Una cometa si attiva quando la luce del Sole riscalda la sua superficie ghiacciata, trasformando il ghiaccio in vapore che libera polvere e sabbia intrappolate. La foschia risultante, chiamata coma, può essere utile per gli astronomi per capire esattamente di cosa è fatta una particolare cometa.
Nel caso di Bernardinelli-Bernstein, è ancora troppo lontana perché l’acqua possa sublimarsi. Sulla base di studi su comete a distanze simili, è probabile che la nebbia emergente sia guidata invece da un lento rilascio di monossido di carbonio. Solo una cometa attiva è stata precedentemente osservata direttamente a una distanza maggiore dal Sole, ed era molto più piccola di Bernardinelli-Bernstein.
“Queste osservazioni stanno spingendo le distanze delle comete attive drammaticamente più lontano di quanto non sapessimo in precedenza“, afferma l’astronomo Tony Farnham, dell’Università del Maryland (UMD).

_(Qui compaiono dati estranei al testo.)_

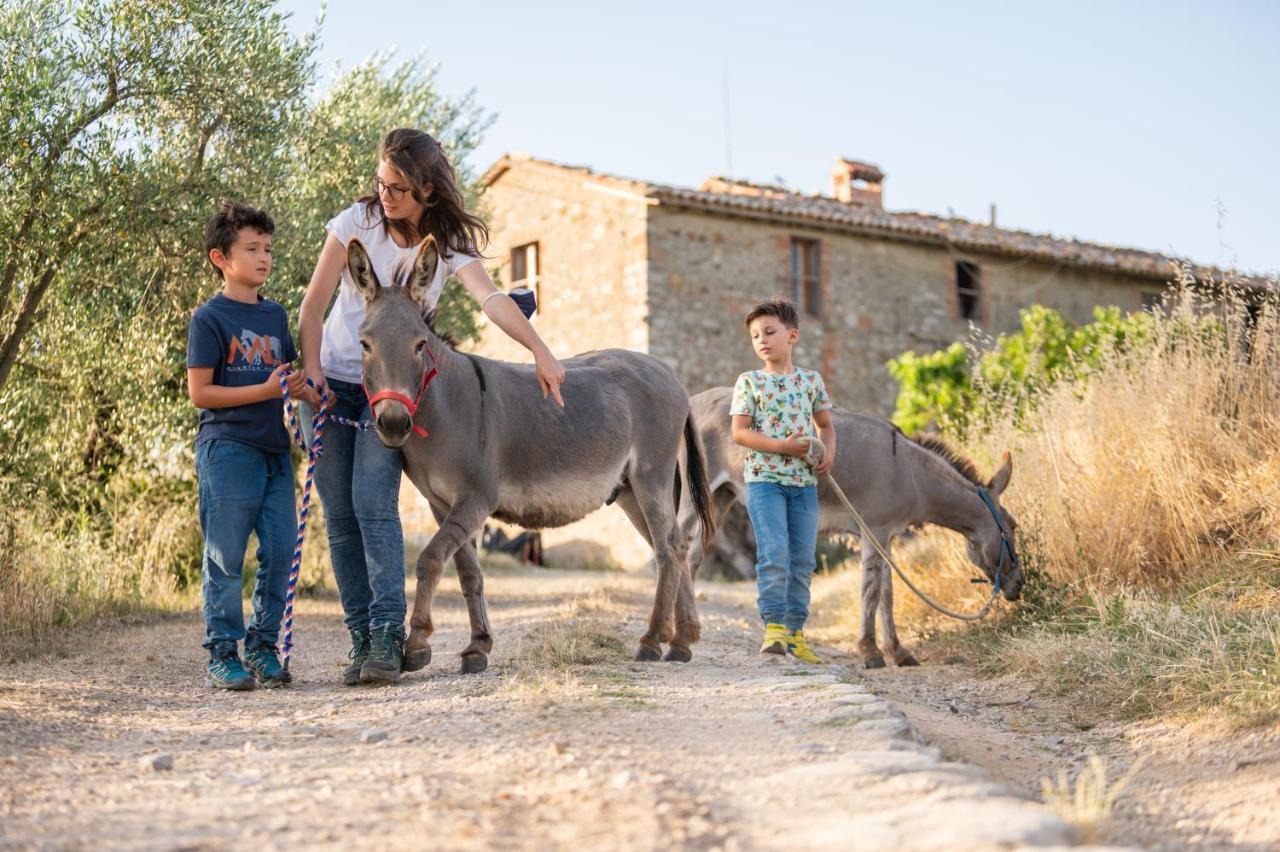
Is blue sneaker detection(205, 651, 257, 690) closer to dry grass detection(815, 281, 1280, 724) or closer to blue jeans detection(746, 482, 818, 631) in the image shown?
blue jeans detection(746, 482, 818, 631)

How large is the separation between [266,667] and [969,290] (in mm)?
20537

Per rilevare il coma intorno a Bernardinelli-Bernstein è stata necessaria una stratificazione intelligente delle immagini: i ricercatori hanno dovuto combinare più istantanee di TESS, che utilizza esposizioni lunghe 28 giorni, allineando ogni volta la posizione della cometa per osservarla meglio.
Le dimensioni della cometa – circa 100 chilometri di diametro – e la sua distanza dal Sole quando è diventata attiva sono i principali indizi della presenza di monossido di carbonio. In effetti, in base a ciò che sappiamo sul monossido di carbonio, BB stava probabilmente già producendo un coma prima che arrivasse in vista dei nostri telescopi.

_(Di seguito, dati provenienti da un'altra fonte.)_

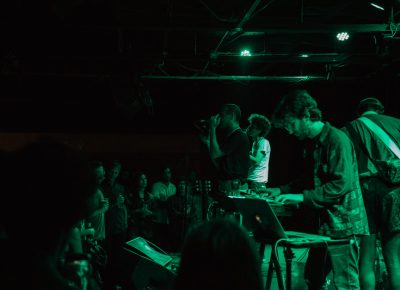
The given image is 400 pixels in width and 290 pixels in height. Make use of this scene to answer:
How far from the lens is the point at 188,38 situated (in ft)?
30.8

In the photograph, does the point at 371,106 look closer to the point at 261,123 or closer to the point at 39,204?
the point at 261,123

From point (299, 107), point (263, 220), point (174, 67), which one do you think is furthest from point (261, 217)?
point (174, 67)

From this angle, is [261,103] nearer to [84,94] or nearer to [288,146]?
[288,146]

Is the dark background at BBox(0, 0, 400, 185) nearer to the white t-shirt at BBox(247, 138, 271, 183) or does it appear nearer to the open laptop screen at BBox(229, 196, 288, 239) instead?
the white t-shirt at BBox(247, 138, 271, 183)

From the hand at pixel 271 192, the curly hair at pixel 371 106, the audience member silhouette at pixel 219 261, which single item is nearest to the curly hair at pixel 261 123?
the curly hair at pixel 371 106

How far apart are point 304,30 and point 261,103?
533 cm

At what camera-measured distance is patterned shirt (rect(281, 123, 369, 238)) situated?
3.71 meters

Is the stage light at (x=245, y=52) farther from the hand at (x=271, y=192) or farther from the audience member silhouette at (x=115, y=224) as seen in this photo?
the hand at (x=271, y=192)

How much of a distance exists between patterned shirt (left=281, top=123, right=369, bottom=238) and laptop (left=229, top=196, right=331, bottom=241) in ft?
0.51

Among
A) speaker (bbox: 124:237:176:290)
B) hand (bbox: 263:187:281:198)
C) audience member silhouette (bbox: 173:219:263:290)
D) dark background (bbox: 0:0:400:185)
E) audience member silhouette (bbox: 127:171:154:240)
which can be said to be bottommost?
audience member silhouette (bbox: 127:171:154:240)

“Partiamo dal presupposto che la cometa Bernardinelli-Bernstein fosse probabilmente attiva anche più lontano, ma non l’abbiamo mai vista prima“, afferma Farnham.
“Quello che non sappiamo ancora è se c’è un punto limite in cui possiamo iniziare a vedere queste cose prima che diventino attive“.
Ripetendo la tecnica di impilamento delle immagini su oggetti della fascia di Kuiper, i ricercatori sono stati in grado di confermare che i loro metodi sono davvero validi e che l’attività che hanno individuato intorno a BB non era solo un effetto sfocato causato dall’inserimento di diverse immagini una sull’altra.
Tutti questi calcoli accurati sono utili agli astronomi per capire da dove provengono le singole comete e da lì per risalire alla storia del nostro Sistema Solare. Questo è certamente il caso di Bernardinelli-Bernstein, che continua ad essere di grande interesse per gli esperti.
E, man mano che i nostri telescopi e le nostre sonde diventano ancora più potenti, le scoperte di comete continueranno ad arrivare, sia che si tratti di trovare i tipi di comete più rari nello spazio, sia di trovare comete con composizioni chimiche che sono molto lontane dalla norma.
“Questo è solo l’inizio“, afferma Farnham. “TESS sta osservando cose che non sono ancora state scoperte, e questo è una specie di banco di prova di ciò che saremo in grado di trovare“.
“Abbiamo il potenziale per, una volta vista una cometa, tornare indietro nel tempo nelle immagini e trovarle mentre si trovano a distanze maggiori dal Sole“.
La ricerca è stata pubblicata sul Planetary Science Journal.